• Work task
Copy every entry verbatim and skip the pictures.

· · ·

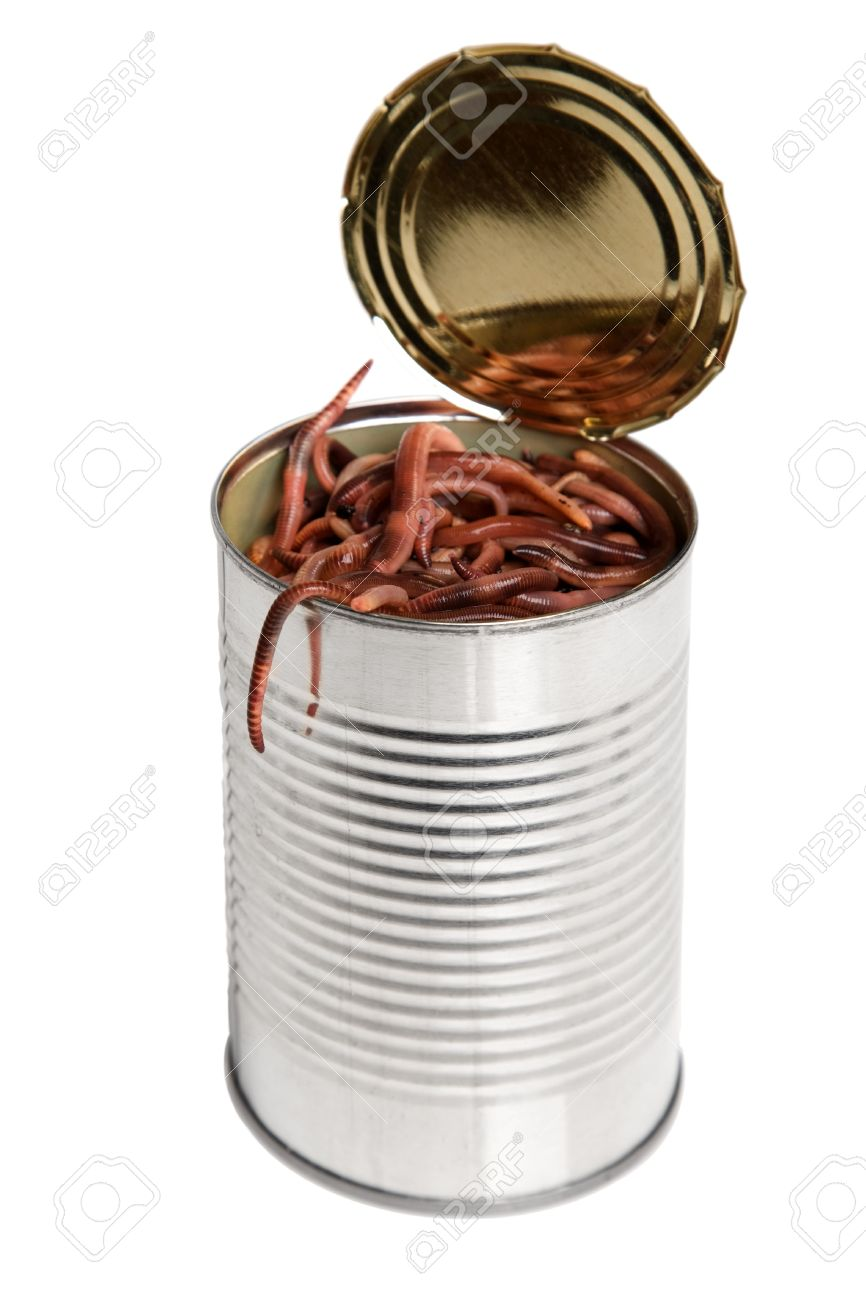 4656346-concept-for-the-idiom-of-a-open-can-of-worms.jpg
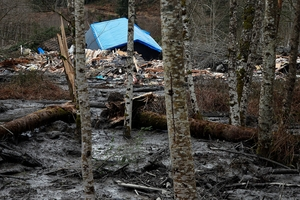 The mudslide destroyed several homes and blocked the Stillaguamish River in Washington state. Photo /AP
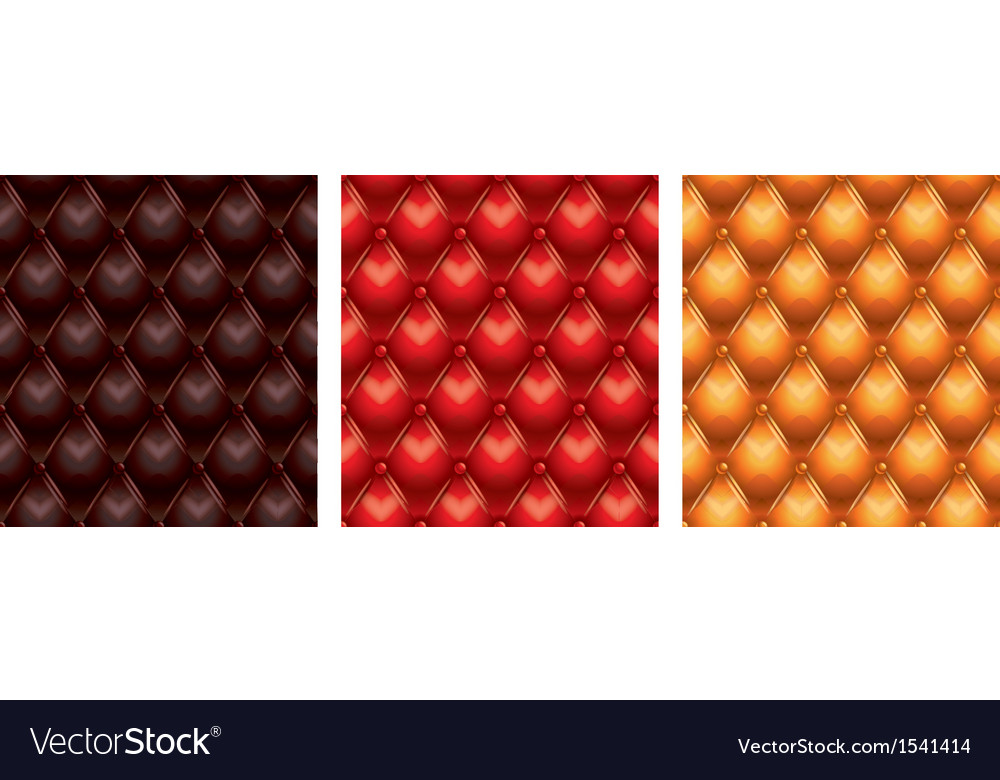 Leather set vector image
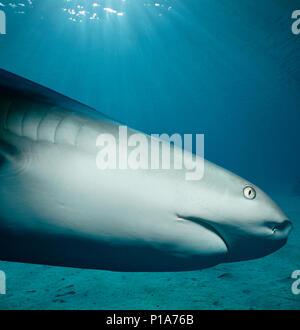 Caribbean Reef Shark (Carcharhinus perezi) hunting Yellowtail Snappers (Ocyurus chrysurus), Bahamas - Caribbean Sea. Image digitally altered to remove - Stock Image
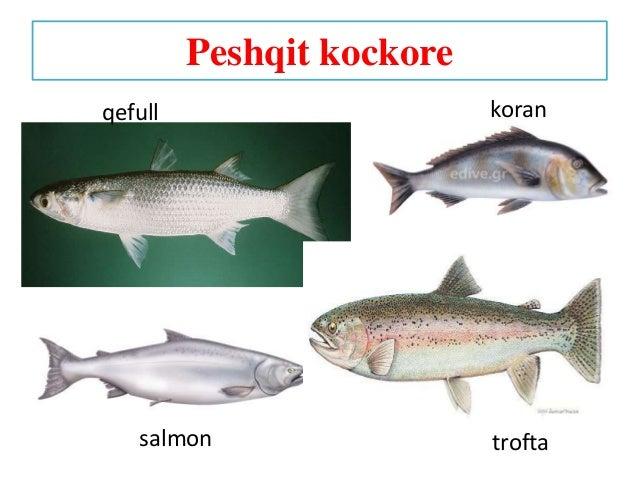 Peshqit kockore salmon qefull koran trofta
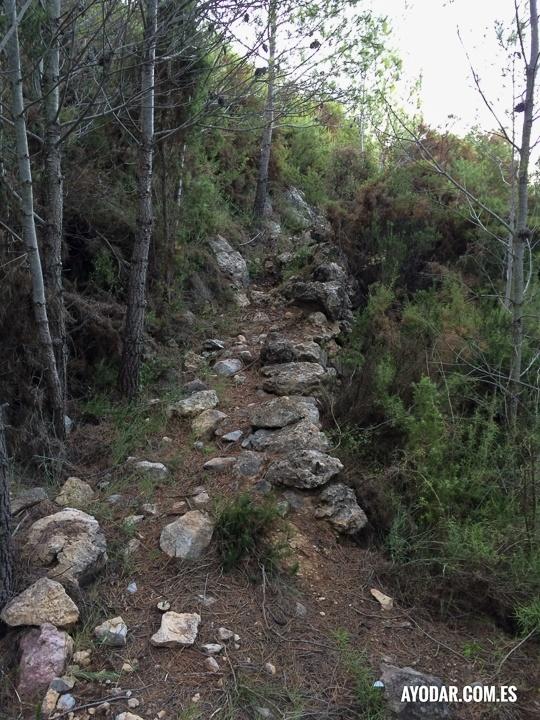 Antiguo camino ruta de la solana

· · ·

• Solution below
 4656346-concept-for-the-idiom-of-a-open-can-of-worms.jpg
 The mudslide destroyed several homes and blocked the Stillaguamish River in Washington state. Photo /AP
 Leather set vector image
 Caribbean Reef Shark (Carcharhinus perezi) hunting Yellowtail Snappers (Ocyurus chrysurus), Bahamas - Caribbean Sea. Image digitally altered to remove - Stock Image
 Peshqit kockore salmon qefull koran trofta
 Antiguo camino ruta de la solana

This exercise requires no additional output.